JAKARTA – Pemerintah dengan tegas menolak memulangkan ratusan warga negara Indonesia (WNI) eks simpatisan ISIS yang berada di Suriah dan Turki. Karena itu, peneliti terorisme, Ridlwan Habib, mengatakan agar pemerintah mewaspadai adanya potensi balas dendam atas keputusan tersebut.
“Pemerintah harus waspada terhadap kemungkinan balas dendam oleh simpatisan ISIS di dalam negeri,” ujarnya di Jakarta, Rabu (12/2/
Menurut Ridlwan, keputusan Pemerintah sudah tepat. Meski demikian harus berhati-hati terhadap jaringan dari sel-sel ISIS yang ada di Indonesia, sebab masih tumbuh subur.

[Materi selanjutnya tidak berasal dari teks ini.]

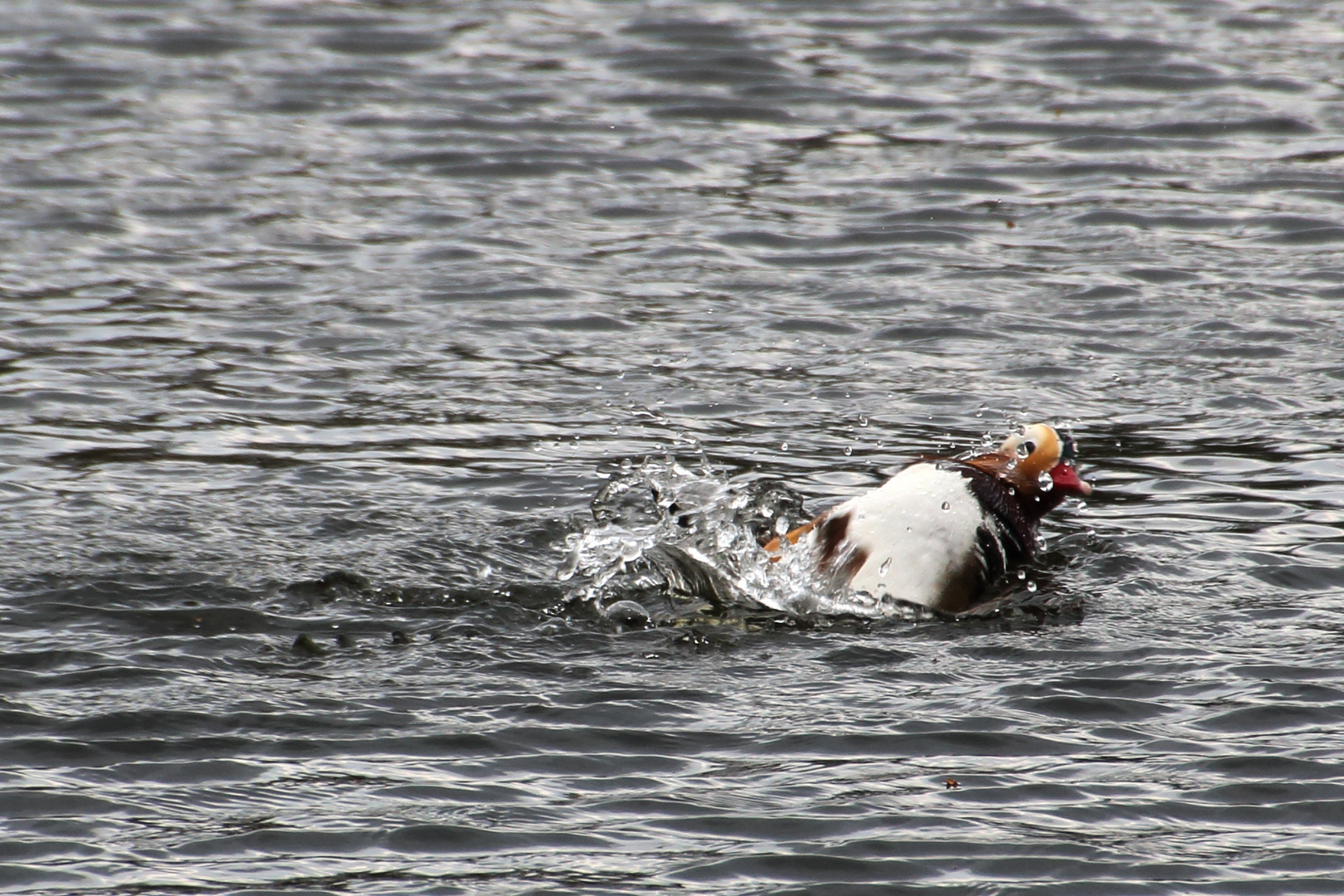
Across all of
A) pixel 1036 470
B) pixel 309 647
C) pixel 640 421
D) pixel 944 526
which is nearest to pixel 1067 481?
pixel 1036 470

“Jejaring ISIS masih ada di Indonesia, sel-sel tidurnya masih banyak. Polri dan komunitas intelijen harus waspada jika keputusan itu menimbulkan keinginan balas dendam,” kata dia.
Ridlwan menambahkan, aksi jaringan ISIS kerap dilakukan, semisal jengkel atau marah dengan atas putusan itu, bisa saja melakukan serangan ke kantor pemerintah.
Bakal muncul kritikan terutama oleh kelompok oposisi yang sudah bersikap setuju terhadap rencana pemulangan, contohnya Politisi PKS, Mardani Ali Sera dan Politisi Gerindra, Fadli Zon yang sejak awal setuju atas wacana pemulangan ratusan WNI eks ISIS itu.
Kemudian, kata dia ada lagi kemungkinan risiko lainnya seperti gugatan hukum yang muncul dari keluarga eks ISIS di Indonesia
“Bisa saja akan memicu class action terhadap pemerintah dengan alasan negara mengabaikan hak asasi warganya di luar negeri. Gugatan itu bisa saja muncul dari pihak keluarganya di Indonesia,” katanya.
Ia juga meminta Pemerintah waspada terhadap pintu-pintu masuk imigrasi. Apabila otoritas Kurdi jadi membubarkan kamp pengungsian di Suriah.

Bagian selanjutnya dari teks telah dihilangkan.